* Given exercise
Reproduce every line of the listing below without changes, but omit the pictures from your answer.

* Available records
________________________
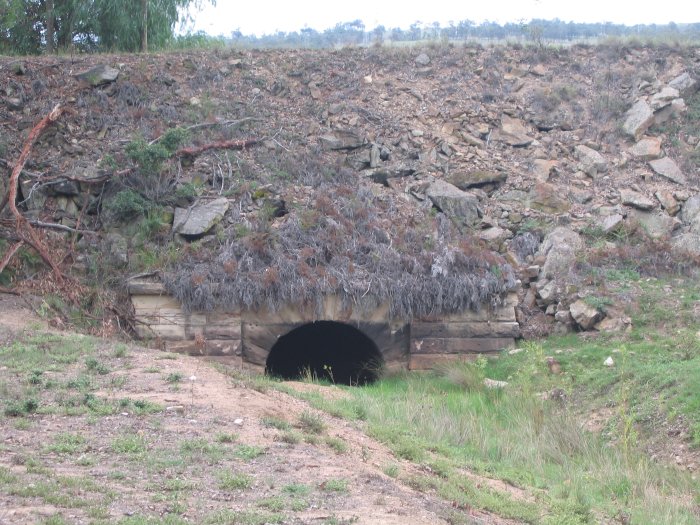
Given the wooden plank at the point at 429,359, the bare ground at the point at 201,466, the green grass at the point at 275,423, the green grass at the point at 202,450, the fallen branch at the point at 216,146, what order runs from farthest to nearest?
the fallen branch at the point at 216,146 < the wooden plank at the point at 429,359 < the green grass at the point at 275,423 < the green grass at the point at 202,450 < the bare ground at the point at 201,466

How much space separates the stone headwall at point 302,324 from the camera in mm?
14047

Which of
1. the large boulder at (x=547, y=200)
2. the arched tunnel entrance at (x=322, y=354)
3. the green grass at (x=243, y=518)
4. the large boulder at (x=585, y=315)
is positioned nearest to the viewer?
the green grass at (x=243, y=518)

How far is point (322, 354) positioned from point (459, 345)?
11.6 ft

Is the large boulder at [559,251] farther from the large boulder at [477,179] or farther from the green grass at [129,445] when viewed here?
the green grass at [129,445]

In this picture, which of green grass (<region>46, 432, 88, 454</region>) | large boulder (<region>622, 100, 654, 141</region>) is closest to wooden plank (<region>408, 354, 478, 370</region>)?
large boulder (<region>622, 100, 654, 141</region>)

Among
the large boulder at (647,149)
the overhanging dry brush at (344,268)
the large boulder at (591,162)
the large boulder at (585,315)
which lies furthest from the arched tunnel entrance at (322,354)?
the large boulder at (647,149)

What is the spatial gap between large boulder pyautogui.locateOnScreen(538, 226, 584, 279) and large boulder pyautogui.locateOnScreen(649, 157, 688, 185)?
2740mm

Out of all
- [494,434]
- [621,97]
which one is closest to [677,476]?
[494,434]

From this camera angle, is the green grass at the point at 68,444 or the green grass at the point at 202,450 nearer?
the green grass at the point at 68,444

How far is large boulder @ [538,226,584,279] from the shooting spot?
50.3 ft

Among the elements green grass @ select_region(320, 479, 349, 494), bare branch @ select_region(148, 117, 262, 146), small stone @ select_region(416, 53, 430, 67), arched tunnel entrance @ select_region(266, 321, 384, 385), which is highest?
small stone @ select_region(416, 53, 430, 67)

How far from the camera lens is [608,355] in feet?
43.3

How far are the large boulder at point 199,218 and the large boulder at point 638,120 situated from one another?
8204 mm

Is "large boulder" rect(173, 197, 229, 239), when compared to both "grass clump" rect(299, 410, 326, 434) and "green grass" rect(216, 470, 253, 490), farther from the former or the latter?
"green grass" rect(216, 470, 253, 490)
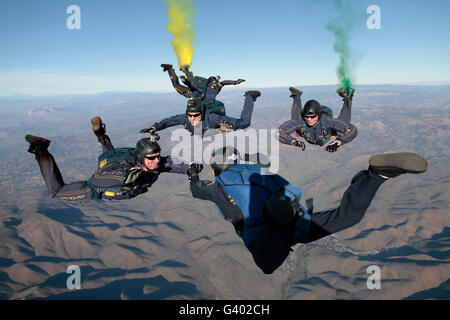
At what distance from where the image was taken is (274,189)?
5598 millimetres

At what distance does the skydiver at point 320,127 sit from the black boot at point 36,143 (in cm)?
863

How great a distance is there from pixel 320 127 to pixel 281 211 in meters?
6.62

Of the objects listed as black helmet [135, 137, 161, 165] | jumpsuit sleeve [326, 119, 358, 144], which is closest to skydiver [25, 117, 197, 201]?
black helmet [135, 137, 161, 165]

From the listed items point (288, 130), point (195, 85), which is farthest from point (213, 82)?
point (288, 130)

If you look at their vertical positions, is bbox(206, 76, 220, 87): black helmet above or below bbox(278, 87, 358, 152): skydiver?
above

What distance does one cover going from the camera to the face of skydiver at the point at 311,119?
9266mm

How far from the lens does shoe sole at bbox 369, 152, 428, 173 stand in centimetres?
414

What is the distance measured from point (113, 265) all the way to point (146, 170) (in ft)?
383

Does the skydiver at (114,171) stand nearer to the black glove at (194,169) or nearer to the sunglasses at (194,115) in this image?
the black glove at (194,169)

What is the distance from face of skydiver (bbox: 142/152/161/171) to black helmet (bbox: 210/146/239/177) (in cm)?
203

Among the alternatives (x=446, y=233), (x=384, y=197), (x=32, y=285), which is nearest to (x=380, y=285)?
(x=446, y=233)

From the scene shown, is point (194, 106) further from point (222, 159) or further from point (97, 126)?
point (222, 159)

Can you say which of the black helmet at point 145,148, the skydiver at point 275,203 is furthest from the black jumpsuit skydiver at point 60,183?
the skydiver at point 275,203

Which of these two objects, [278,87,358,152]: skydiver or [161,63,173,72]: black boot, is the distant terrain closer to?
[278,87,358,152]: skydiver
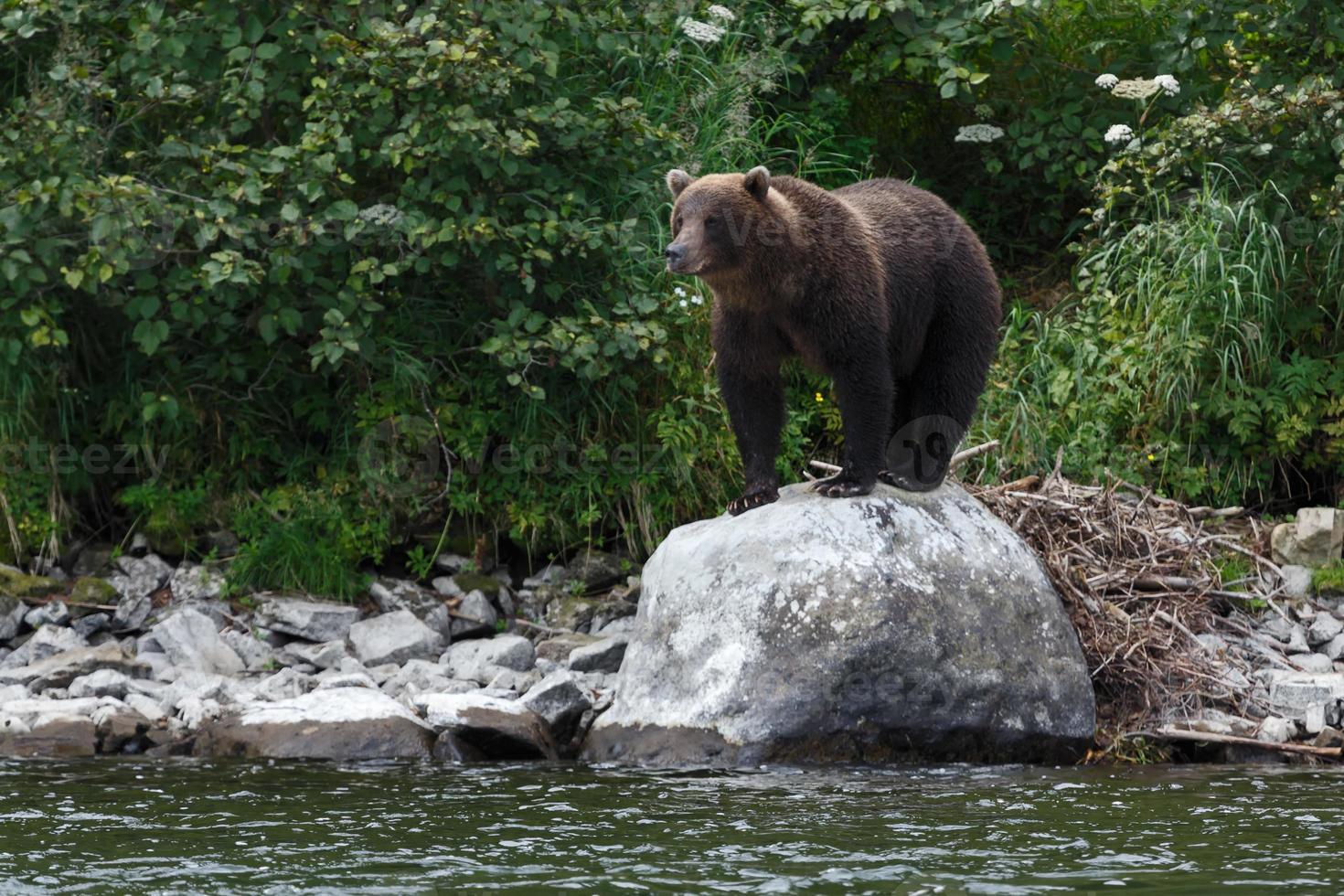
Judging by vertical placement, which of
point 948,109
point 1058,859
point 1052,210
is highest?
point 948,109

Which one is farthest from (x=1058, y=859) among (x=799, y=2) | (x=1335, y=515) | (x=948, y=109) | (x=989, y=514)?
(x=948, y=109)

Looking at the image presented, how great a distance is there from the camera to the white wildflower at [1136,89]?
9719 millimetres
________________________
* Reply to the exercise
Given the wooden plank at the point at 429,359, the bare ground at the point at 201,466, the green grass at the point at 275,423, the green grass at the point at 202,450, the fallen branch at the point at 216,146, what order runs from farthest to nearest?
the fallen branch at the point at 216,146 < the wooden plank at the point at 429,359 < the green grass at the point at 275,423 < the green grass at the point at 202,450 < the bare ground at the point at 201,466

How much space separates the stone headwall at point 302,324 from the camera in mm?
14047

Which of
1. the large boulder at (x=547, y=200)
2. the arched tunnel entrance at (x=322, y=354)
3. the green grass at (x=243, y=518)
4. the large boulder at (x=585, y=315)
is positioned nearest to the viewer?
the green grass at (x=243, y=518)

How far is point (322, 354) positioned from point (459, 345)?
11.6 ft

Is the large boulder at [559,251] farther from the large boulder at [477,179] or farther from the green grass at [129,445] when viewed here?
the green grass at [129,445]

In this picture, which of green grass (<region>46, 432, 88, 454</region>) | large boulder (<region>622, 100, 654, 141</region>) is closest to wooden plank (<region>408, 354, 478, 370</region>)?
large boulder (<region>622, 100, 654, 141</region>)

Among
the large boulder at (647,149)
the overhanging dry brush at (344,268)
the large boulder at (591,162)
the large boulder at (585,315)
which lies furthest from the arched tunnel entrance at (322,354)?
the large boulder at (647,149)

What is the spatial gap between large boulder pyautogui.locateOnScreen(538, 226, 584, 279) and large boulder pyautogui.locateOnScreen(649, 157, 688, 185)?
2740mm

Out of all
- [494,434]
- [621,97]
which one is closest to [677,476]?
[494,434]

From this camera angle, is the green grass at the point at 68,444 or the green grass at the point at 202,450 nearer?
the green grass at the point at 68,444

How far is large boulder @ [538,226,584,279] from the shooting spot?
50.3 ft

Among the elements green grass @ select_region(320, 479, 349, 494), bare branch @ select_region(148, 117, 262, 146), small stone @ select_region(416, 53, 430, 67), arched tunnel entrance @ select_region(266, 321, 384, 385), which is highest?
small stone @ select_region(416, 53, 430, 67)

How far from the camera lens is [608,355] in feet?
43.3

How far are the large boulder at point 199,218 and the large boulder at point 638,120 situated from one another?
8204 mm

Is "large boulder" rect(173, 197, 229, 239), when compared to both "grass clump" rect(299, 410, 326, 434) and "green grass" rect(216, 470, 253, 490), farther from the former or the latter?
"green grass" rect(216, 470, 253, 490)
At what distance from where the image was taken is (274,189)?
5598 millimetres

At what distance does the skydiver at point 320,127 sit from the black boot at point 36,143 (in cm)?
863

How great a distance is there from pixel 320 127 to pixel 281 211 in meters?
6.62

Of the objects listed as black helmet [135, 137, 161, 165] | jumpsuit sleeve [326, 119, 358, 144], which is closest to skydiver [25, 117, 197, 201]?
black helmet [135, 137, 161, 165]

From the listed items point (288, 130), point (195, 85), which is farthest from point (213, 82)?
point (288, 130)

If you look at their vertical positions, is bbox(206, 76, 220, 87): black helmet above or below bbox(278, 87, 358, 152): skydiver?
above

What distance does one cover going from the camera to the face of skydiver at the point at 311,119?
9266mm

How far from the lens does shoe sole at bbox 369, 152, 428, 173 stand in centimetres?
414

What is the distance measured from point (113, 265) all the way to point (146, 170) (in ft)?
383

Does the skydiver at (114,171) stand nearer to the black glove at (194,169) or nearer to the sunglasses at (194,115) in this image?
the black glove at (194,169)

What is the distance from face of skydiver (bbox: 142/152/161/171) to black helmet (bbox: 210/146/239/177) (in cm)?
203

Among the alternatives (x=446, y=233), (x=384, y=197), (x=32, y=285), which is nearest to (x=380, y=285)?
(x=446, y=233)

From the scene shown, is point (194, 106) further from point (222, 159) or further from point (97, 126)?
point (222, 159)

Can you say which of the black helmet at point 145,148, the skydiver at point 275,203 is furthest from the black jumpsuit skydiver at point 60,183?
the skydiver at point 275,203

Which of these two objects, [278,87,358,152]: skydiver or [161,63,173,72]: black boot, is the distant terrain closer to?
[278,87,358,152]: skydiver
Judging by vertical placement, which of
point 948,109
point 1058,859
point 1052,210
is highest?
point 948,109

Which one is farthest from (x=1058, y=859) among (x=799, y=2) | (x=1335, y=515) | (x=948, y=109) | (x=989, y=514)?
(x=948, y=109)

Looking at the image presented, how great a distance is there from the camera to the white wildflower at [1136,89]?
9719 millimetres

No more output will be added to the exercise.